Agreed. Am playing with the bricks at the moment.
> texture variation, like maybe a small granite texture, overlayed with a
> large scaled, slightly turbulent bozo to tint the colours a little
> beige/brownish/reddish colour. Also some greenish moss/mould could add
> some more variety to the colouration.
Also agreed! I shall play in this direction!

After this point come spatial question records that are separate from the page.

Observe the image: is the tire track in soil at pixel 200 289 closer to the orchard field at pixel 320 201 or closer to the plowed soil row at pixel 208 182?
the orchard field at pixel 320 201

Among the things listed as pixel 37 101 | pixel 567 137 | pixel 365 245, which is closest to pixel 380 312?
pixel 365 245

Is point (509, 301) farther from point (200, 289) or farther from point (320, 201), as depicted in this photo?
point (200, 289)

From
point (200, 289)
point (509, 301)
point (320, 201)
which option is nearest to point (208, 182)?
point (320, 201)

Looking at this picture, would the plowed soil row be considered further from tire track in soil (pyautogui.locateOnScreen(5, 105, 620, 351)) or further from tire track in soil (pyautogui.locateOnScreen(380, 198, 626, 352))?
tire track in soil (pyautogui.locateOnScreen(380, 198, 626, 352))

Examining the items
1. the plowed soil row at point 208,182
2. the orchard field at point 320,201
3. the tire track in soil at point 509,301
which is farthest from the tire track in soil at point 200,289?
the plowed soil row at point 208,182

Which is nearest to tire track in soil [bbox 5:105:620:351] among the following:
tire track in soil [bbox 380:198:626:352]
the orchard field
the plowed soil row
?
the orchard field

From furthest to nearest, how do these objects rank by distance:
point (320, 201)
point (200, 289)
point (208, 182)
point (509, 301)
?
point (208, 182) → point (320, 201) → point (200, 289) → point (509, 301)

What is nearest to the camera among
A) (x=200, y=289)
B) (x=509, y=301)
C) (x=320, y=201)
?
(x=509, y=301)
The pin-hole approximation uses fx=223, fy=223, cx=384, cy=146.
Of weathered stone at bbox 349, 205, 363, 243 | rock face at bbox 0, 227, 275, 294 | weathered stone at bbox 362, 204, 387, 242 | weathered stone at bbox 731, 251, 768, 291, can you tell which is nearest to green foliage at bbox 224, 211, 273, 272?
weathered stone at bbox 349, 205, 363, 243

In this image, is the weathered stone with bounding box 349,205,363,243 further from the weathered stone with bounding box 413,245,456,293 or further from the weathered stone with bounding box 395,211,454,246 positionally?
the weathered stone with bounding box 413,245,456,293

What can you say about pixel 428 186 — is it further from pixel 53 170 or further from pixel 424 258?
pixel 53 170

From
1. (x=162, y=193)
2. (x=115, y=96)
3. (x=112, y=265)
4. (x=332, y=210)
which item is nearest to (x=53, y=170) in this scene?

> More superfluous details! Some lamps/torches could look good - not
> necessarily turned on, but it also gives the option of a spooky
> night-version of the scene.
I was thinking of having lamps on posts on the vertices of the platform
handrails. I experimented briefly with lamps for the earlier trefoil
versions, and I found they were too close to the wall when mounted on wall
brackets - all they did was slow the render horribly and confuse the
picture.
> Some flags or banners hanging from poles jutting out from the walls.
Very good idea! I shall definitely try this.
> A hot air balloon or some wooden flying contraption like a DaVinci
> helicopter or an Ewok hang-glider.
I favour hang-gliders, but they'll be a final detail. (Thinks: launching
platforms?)
> If you're going to have people walking about, what sort of stuff might they
> have laying about? Potplants, junk, posters?
Hmmm... this starts to sound a bit too recognisably 20th century. Potplants
have potential though.
> The knot in the distance is HUGE by comparision to the foreground knot, and
> far too indistinct - I can barely see it in the high-res version.
That's the way I wanted it. It's meant to be planet-sized, and possibly even
outside the atmosphere of wherever-we-are. If it's visible when you look at
the whole picture, but barely noticeable when scrolling around a zoomed
version, I think that's good!
> Doors/Windows:
Your method is almost what I had in mind, but I had completely forgotten
about the inside() function - this makes the job much easier! I don't want
to use differences if I don't have to - it will dent the render time
something rotten, whereas simply leaving bricks out and adding frames will
hardly slow it at all, except maybe at parse time.
> I'd love to see some knots in the middle distance, partially washed out by
> the atmosphere. You could even try making a giant swingbridge to connect
> the foreground knot to one of the others.
There will be other knots; once I'm happy with the foreground I can
instantiate others trivially (although I need to make the brick detail
lower on distant knots for memory reasons - 90% of the objects are bricks).
A bridge sounds tempting but it doesn't really fit with my mental picture.
And it'd be a b*****d to connect up!
Interestingly, there is no atmosphere - the background is simply a suitably
pigmented sphere. But I'll probably use fog of some kind to achieve an
atmospheric effect on the other knots!
Thanks for the pointers, very useful.